Supplied material →

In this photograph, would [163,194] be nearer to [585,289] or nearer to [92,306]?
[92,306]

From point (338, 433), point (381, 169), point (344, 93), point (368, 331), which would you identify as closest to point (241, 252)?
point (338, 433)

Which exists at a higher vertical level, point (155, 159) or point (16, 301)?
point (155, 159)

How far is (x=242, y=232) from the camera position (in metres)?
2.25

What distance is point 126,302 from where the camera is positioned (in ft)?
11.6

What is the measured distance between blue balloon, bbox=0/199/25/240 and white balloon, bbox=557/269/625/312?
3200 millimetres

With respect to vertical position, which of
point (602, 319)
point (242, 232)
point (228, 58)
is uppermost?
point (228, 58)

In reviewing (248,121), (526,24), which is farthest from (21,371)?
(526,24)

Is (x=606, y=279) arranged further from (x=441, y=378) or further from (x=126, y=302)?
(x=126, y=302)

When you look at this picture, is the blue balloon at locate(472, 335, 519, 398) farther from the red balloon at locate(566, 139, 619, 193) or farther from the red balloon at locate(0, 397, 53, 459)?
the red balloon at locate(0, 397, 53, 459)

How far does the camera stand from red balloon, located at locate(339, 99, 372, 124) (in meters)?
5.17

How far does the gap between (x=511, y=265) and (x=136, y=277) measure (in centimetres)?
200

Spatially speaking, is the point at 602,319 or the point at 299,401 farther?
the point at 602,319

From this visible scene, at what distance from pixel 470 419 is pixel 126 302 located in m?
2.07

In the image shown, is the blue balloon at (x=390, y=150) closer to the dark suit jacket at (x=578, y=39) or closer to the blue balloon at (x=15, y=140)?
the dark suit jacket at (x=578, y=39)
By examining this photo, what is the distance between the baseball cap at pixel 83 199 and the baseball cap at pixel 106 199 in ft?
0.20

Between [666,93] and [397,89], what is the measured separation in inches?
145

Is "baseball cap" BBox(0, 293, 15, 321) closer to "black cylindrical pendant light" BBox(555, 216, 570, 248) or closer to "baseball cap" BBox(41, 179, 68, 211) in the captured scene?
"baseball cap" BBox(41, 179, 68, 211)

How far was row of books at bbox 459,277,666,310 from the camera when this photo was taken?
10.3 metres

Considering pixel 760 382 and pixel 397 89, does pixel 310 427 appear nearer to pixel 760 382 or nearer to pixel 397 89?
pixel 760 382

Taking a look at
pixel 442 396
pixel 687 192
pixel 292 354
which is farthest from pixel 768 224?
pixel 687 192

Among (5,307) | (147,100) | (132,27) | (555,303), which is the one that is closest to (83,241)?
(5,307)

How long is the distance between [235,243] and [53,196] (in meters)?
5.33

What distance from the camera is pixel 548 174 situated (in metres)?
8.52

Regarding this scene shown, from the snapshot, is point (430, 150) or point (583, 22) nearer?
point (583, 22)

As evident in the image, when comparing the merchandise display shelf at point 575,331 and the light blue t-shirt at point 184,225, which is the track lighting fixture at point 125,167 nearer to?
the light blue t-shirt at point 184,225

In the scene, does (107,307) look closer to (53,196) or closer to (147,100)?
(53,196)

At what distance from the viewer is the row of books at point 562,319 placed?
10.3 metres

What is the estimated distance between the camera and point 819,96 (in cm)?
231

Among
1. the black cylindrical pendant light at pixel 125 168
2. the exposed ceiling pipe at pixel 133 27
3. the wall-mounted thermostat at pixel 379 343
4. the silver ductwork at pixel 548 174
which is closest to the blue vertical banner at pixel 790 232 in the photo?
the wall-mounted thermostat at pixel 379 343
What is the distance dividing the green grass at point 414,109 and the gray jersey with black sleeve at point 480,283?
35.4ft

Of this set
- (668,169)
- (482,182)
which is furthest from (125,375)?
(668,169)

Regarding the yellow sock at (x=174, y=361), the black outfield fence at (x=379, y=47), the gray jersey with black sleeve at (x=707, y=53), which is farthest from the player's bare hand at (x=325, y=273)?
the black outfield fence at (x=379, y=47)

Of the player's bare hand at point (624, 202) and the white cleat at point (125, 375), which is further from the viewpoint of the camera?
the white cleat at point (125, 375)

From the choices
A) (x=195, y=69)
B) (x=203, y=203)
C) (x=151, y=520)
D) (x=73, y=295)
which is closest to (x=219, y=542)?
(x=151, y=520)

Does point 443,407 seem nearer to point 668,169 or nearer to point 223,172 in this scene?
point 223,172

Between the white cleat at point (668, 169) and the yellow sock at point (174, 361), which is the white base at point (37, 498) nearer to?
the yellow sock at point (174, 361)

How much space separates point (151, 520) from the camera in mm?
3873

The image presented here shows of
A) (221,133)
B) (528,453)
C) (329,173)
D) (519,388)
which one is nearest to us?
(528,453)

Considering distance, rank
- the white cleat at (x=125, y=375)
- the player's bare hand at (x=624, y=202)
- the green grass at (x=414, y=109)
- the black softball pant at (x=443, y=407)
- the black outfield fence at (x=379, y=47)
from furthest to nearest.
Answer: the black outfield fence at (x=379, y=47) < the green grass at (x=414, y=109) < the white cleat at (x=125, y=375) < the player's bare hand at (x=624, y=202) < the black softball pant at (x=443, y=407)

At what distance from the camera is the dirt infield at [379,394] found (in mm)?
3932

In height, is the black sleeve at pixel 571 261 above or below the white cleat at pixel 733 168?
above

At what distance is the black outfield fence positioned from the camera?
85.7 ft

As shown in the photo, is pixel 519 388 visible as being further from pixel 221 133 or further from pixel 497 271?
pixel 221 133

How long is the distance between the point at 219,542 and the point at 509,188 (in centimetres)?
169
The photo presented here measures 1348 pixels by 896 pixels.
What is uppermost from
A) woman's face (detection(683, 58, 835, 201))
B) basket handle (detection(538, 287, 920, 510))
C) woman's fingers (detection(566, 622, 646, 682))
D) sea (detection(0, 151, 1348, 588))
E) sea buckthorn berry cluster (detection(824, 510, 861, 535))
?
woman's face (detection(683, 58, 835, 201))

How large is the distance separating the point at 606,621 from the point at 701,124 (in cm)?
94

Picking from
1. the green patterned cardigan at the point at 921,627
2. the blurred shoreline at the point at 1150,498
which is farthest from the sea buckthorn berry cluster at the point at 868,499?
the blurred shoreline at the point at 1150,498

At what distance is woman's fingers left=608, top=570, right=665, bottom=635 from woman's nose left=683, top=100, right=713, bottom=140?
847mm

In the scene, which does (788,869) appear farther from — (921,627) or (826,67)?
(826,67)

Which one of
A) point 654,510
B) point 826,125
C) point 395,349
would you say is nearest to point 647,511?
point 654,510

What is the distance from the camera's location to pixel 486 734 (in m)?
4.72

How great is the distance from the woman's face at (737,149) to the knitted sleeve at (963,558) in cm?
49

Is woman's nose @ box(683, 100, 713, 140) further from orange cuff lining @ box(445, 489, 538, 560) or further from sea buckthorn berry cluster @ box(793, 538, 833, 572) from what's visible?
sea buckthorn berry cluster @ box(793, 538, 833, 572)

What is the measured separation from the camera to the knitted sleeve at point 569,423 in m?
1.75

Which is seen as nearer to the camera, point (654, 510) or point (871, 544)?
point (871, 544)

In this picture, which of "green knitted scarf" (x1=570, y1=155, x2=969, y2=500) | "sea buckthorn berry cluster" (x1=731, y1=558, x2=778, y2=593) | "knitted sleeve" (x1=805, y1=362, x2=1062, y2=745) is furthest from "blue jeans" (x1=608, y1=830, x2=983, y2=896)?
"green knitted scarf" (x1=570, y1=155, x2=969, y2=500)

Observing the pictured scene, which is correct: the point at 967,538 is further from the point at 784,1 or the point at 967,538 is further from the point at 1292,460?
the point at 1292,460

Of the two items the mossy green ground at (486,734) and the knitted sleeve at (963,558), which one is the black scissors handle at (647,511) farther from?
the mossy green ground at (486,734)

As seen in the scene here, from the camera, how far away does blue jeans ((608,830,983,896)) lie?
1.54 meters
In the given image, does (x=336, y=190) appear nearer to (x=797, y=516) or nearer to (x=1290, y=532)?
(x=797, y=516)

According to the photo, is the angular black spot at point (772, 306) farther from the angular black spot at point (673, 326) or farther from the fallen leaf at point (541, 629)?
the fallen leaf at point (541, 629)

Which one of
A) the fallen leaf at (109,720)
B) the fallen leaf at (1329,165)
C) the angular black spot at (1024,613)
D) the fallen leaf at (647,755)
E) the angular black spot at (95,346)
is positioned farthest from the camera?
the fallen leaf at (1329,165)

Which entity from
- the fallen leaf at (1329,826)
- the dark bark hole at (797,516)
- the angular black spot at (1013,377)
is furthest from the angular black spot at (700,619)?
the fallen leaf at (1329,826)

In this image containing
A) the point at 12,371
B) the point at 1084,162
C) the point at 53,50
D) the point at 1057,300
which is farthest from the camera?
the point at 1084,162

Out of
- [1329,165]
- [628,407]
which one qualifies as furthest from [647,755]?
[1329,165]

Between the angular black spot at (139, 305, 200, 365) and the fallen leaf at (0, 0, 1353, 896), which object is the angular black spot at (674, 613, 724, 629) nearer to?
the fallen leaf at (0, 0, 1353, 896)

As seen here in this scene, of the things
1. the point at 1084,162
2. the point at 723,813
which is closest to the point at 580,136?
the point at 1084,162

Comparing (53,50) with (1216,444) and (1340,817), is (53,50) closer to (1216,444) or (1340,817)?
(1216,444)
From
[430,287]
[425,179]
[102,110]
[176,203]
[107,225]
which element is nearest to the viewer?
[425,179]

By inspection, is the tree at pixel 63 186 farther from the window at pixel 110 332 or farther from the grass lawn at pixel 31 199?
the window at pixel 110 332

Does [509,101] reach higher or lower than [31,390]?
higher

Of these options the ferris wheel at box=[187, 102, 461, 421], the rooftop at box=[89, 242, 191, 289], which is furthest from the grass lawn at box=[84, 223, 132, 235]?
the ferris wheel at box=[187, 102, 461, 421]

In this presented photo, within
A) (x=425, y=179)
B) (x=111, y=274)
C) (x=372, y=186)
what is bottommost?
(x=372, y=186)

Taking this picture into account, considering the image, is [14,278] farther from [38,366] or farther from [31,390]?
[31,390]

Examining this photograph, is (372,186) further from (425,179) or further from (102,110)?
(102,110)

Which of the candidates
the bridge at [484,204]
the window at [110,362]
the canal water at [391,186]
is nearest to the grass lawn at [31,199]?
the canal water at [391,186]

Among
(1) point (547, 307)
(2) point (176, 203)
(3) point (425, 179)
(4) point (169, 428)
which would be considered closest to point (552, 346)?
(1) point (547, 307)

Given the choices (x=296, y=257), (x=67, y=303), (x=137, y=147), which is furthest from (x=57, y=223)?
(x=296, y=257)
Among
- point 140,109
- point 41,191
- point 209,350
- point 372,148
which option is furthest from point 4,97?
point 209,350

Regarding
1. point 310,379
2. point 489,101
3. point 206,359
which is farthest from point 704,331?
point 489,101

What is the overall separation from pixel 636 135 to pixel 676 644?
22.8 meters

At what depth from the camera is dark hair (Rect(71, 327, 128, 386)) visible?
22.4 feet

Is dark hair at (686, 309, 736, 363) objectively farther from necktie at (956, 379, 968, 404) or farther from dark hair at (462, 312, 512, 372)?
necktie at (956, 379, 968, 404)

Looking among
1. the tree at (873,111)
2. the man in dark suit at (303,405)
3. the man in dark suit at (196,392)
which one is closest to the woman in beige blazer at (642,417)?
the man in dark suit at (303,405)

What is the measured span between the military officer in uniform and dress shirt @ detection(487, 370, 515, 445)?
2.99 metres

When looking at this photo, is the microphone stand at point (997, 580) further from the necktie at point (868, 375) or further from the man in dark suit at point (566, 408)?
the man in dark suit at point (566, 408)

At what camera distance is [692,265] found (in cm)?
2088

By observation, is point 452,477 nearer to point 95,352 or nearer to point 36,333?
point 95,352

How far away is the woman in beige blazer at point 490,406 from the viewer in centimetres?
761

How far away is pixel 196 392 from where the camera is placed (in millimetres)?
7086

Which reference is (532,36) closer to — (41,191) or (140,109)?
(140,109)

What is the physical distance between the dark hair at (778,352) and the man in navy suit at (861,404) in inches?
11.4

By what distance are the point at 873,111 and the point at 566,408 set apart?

Prompt →
Send back exactly the lines from the line with "At what camera" through the end of the records.

Finished exercise →
At what camera distance is [692,265] found (in cm)?
2088

By observation, is point 452,477 nearer to point 95,352 or nearer to point 36,333?
point 95,352

How far away is the woman in beige blazer at point 490,406 from the viewer in centimetres?
761

How far away is pixel 196 392 from where the camera is placed (in millimetres)?
7086

Which reference is (532,36) closer to — (41,191) or (140,109)?
(140,109)

What is the physical distance between the dark hair at (778,352) and the man in navy suit at (861,404) in inches?
11.4

By what distance are the point at 873,111 and the point at 566,408 set apart?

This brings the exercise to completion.